Assim, ela criou 3 três filhos e, posteriormente, ajudou na criação de seus 8 netos. Somente em 2015, aos 75 anos, quando descobriu um câncer de tireóide, se afastou definitivamente dos fogões. Mesmo assim, ela conta que, teimosa, nunca deixou de fazer docinhos para sua família, principalmente com o nascimento de sua primeira bisneta. “Eu quis fazer todos os doces do aniversário de um ano da minha bisneta, não deixaram. Então, eu ajudei a fazer, mesmo que contra a vontade de todos. Fiz para todos os meus filhos e todos os meus netos, precisava fazer pra ela, que trouxe alegria pra minha vida”.

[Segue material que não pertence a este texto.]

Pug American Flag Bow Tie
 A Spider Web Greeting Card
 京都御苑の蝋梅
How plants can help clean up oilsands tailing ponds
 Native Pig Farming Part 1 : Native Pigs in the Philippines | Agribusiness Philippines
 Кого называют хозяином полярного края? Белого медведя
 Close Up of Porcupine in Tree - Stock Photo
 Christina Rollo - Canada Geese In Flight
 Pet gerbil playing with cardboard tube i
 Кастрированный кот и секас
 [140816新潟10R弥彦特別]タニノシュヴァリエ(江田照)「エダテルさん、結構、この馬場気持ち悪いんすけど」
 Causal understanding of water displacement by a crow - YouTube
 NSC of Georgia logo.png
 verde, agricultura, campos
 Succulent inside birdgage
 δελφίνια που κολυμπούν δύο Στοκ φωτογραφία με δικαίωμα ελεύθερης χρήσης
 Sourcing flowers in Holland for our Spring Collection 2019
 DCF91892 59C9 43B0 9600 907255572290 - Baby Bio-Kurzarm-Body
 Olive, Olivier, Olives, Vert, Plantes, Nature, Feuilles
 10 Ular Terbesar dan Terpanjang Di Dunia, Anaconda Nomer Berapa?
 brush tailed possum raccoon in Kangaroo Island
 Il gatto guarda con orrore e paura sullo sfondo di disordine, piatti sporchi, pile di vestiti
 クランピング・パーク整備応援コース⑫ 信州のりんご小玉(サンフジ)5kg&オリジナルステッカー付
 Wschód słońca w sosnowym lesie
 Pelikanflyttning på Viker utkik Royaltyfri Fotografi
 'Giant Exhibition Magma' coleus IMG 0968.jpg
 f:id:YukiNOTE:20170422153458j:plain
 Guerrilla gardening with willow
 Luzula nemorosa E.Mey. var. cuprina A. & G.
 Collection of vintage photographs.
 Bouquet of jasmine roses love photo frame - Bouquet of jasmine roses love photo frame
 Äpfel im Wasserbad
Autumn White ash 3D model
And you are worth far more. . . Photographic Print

Quando perguntada qual o seu ingrediente favorito para trabalhar, respondeu sem pensar duas vezes: “O coco!”. Ela explicou que a fruta serve como ingrediente para os mais diversos doces, podendo ser utilizado como principal e também na finalização. “Você consegue fazer tudo com coco, mas os meus doces favoritos são beijinho e quindim, são minha especialidade. Tenho receitas próprias para esses doces, mas o meu segredo para manter o sabor único era a qualidade do coco. Durante todos esses anos, sempre usei Sococo, seja coco ralado ou leite de coco, nunca saíram da minha geladeira”.
Com muito orgulho, Dona Lourdes passou a paixão pelos doces de geração em geração. Hoje, mesmo aos 83 anos, ela lembra todas as receitas de cabeça, está sempre buscando novidades e é muito exigente com suas duas filhas e neta que seguiram seus passos: ela faz questão de provar cada um dos doces e bolos feitos e dar seu selo de aprovação e qualidade final.
Muitas de nós conhecemos Rosangelas, Nices e Marias. Através de suas mãos e talento únicos, elas ressignificam a culinária e, através de seus trabalhos, mostram que a cozinha, durante muito tempo o cômodo inferiorizado da casa, pode sim empoderar.